Ein entrücktes musikalisches Gipfeltreffen: Simpel wiegend die Dreiachteltakt-Begleitung des Klaviers, die alles grundiert. „Non, je ne regrette rien“, beteuert Rufus Wainwright nicht mit dem üblichen Trotz, sondern zärtlicher Zurückhaltung. Angelika Kirchschlager übernimmt mit der bewegend schlichten Melodie von „Lascia, ch'io pianga“ – und dann greifen beide Kantilenen als Duett ineinander, Édith Piafs Chanson ihres Lebens und Händels Hit: Zauberhaft, dieser Höhepunkt von hohem Symbolwert am Sonntag beim Jazzfest Wien in der Staatsoper.
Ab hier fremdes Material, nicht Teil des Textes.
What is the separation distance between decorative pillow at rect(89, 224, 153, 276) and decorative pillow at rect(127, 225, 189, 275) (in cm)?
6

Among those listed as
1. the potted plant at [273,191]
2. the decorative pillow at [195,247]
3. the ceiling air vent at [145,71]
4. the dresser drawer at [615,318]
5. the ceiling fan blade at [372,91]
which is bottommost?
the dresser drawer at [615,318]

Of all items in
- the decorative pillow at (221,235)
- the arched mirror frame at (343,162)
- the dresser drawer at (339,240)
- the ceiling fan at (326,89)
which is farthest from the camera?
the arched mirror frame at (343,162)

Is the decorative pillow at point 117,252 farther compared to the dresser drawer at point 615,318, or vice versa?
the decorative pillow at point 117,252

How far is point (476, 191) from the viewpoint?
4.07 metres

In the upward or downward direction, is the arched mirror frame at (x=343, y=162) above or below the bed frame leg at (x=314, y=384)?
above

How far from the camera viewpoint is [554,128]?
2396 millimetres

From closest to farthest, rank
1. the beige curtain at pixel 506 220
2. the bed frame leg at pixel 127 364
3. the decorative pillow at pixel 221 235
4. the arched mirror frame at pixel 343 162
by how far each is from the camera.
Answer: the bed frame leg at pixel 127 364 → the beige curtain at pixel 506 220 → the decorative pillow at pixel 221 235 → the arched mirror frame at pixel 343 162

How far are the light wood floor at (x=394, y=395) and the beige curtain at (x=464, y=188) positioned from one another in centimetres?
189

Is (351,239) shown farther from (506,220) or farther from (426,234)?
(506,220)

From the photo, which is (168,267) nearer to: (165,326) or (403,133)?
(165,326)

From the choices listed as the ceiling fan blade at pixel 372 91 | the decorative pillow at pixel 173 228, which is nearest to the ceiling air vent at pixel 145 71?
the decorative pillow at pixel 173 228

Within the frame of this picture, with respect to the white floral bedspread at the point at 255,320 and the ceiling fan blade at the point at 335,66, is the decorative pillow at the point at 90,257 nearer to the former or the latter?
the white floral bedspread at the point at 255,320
Wainwright ist wohl ein Sonderfall des Pop. Es entfaltet einen speziellen Reiz, wie er seine Verse immer wieder um die Ecke biegt und sie der melodischen Entfaltung anpasst, wie er seinem modulationsfähigen, immer sonoren Gesang eine wohldosierte Prise Rauheit beimischt. Seine Songs klingen auf edle Weise aus der Zeit gefallen, atmen eine opernhafte Intensität – und zwar auch dann noch, wenn sie von opulenteren Arrangements auf bloßen Gesang mit Klavierbegleitung reduziert sind. Und wenn er seine aktuelle Best-of-CD ironisch als „Greatest Possible Hits“ tituliert, dann spielt das genau auf diesen Minderheiten-, meinetwegen auch Elitenstatus seiner Musik an. Doch Oper ist in vielen Fällen langlebiger als alltägliche Dutzendware, und Wainwrights Klasse besitzt klassische Ausmaße. Seine erste Oper „Prima Donna“ (inspiriert von Maria Callas) wird den Ritterschlag einer Veröffentlichung beim renommierten, freilich immer mehr neue Publikumsschichten suchenden Label Deutsche Grammophon erhalten: Deren Schlussarie „Les feux d'artifice“ klingt wie eine Wiederbelebung von Duparc mit Minimal Music, geht aber zugleich darüber hinaus. Vom Gestus her ließe Rufus Wainwright sich als ein Reynaldo Hahn unserer Tage begreifen: Der liebte es musikalisch und im Leben auch „a little bit sweeter, a little bit fatter“. Wenn Wainwright „Vibrate“ so voller Saft und, ja, vibrierender Kraft vorträgt wie hier, braucht er sich auch nicht vor der mehrfach angesprochenen Elisabeth Schwarzkopf zu fürchten, die sich im Grab umdrehen oder auf sein Scheitern bei einem bravourös lang gehaltenen Ton lauern könnte.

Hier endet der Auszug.